Dear Annie: I am a 48-year-old male living at home with my folks and older sister. We are a close-knit family and do things together often. I couldn't be happier to have them in my life.

Lately, I've been feeling a little bit down and stuck in the mud if you can call it that. I have no reason to feel like that. I am my oldest nephew's home caregiver, and I am grateful every day for personally taking care of him. He's disabled but very high-functioning when it comes to doing things on his own.

Could this be some kind of depression of sorts or a midlife crisis change? I am single, never married, no children, so I really don't know what I am personally going through. I guess I'm afraid to ask my doctor about it. Can you give me some advice on what it is? I appreciate your input very much. -- Down in the Dumps in New Mexico

Dear Down in the Dumps: It's normal to feel down in the dumps sometimes, even if you're generally content with your life. Caring for a loved one is rewarding but can also be draining, which might be contributing to how you're feeling.

Feeling down could also be a sign of depression or a response to the repetitive nature of your days if you feel like you're missing out on personal growth. It's not uncommon to reevaluate your life's direction at various points, which can sometimes manifest in what people call a "midlife crisis."

There's no need to be afraid of talking to your doctor; he or she can help you determine whether what you're experiencing is depression, or perhaps something else, and can suggest appropriate treatments or changes.

● Supplied information:

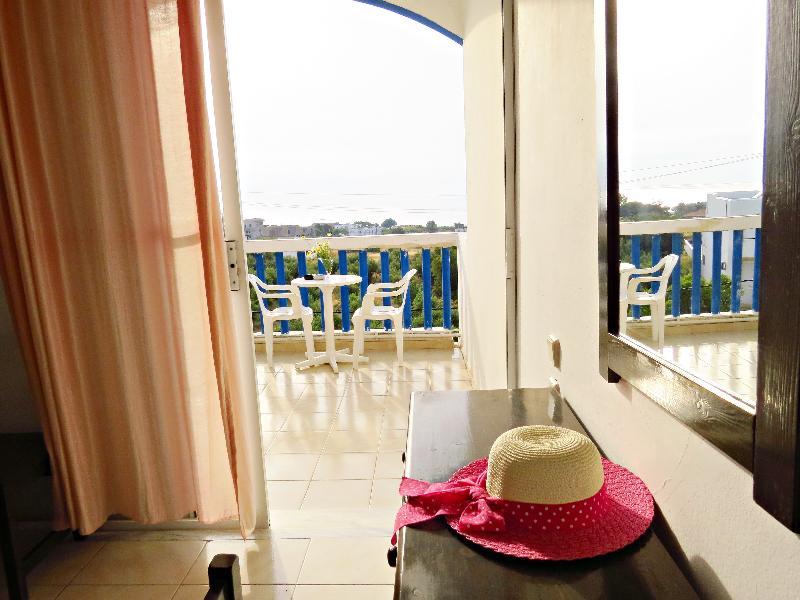 Golden Sunrise Hotel Gennadi Exterior foto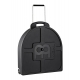 ETUI/TROLLEY MEINL CYMBALES 22"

● Tasks to complete:
1. In the advice column, how old is the person who wrote in?
2. Quote everything in the advice column from "Dear Annie: I" down to "on his own.".
The listing has no connection to the advice column.

● Completed exercise:
1. 48 years old.

2.
Dear Annie: I am a 48-year-old male living at home with my folks and older sister. We are a close-knit family and do things together often. I couldn't be happier to have them in my life.

Lately, I've been feeling a little bit down and stuck in the mud if you can call it that. I have no reason to feel like that. I am my oldest nephew's home caregiver, and I am grateful every day for personally taking care of him. He's disabled but very high-functioning when it comes to doing things on his own.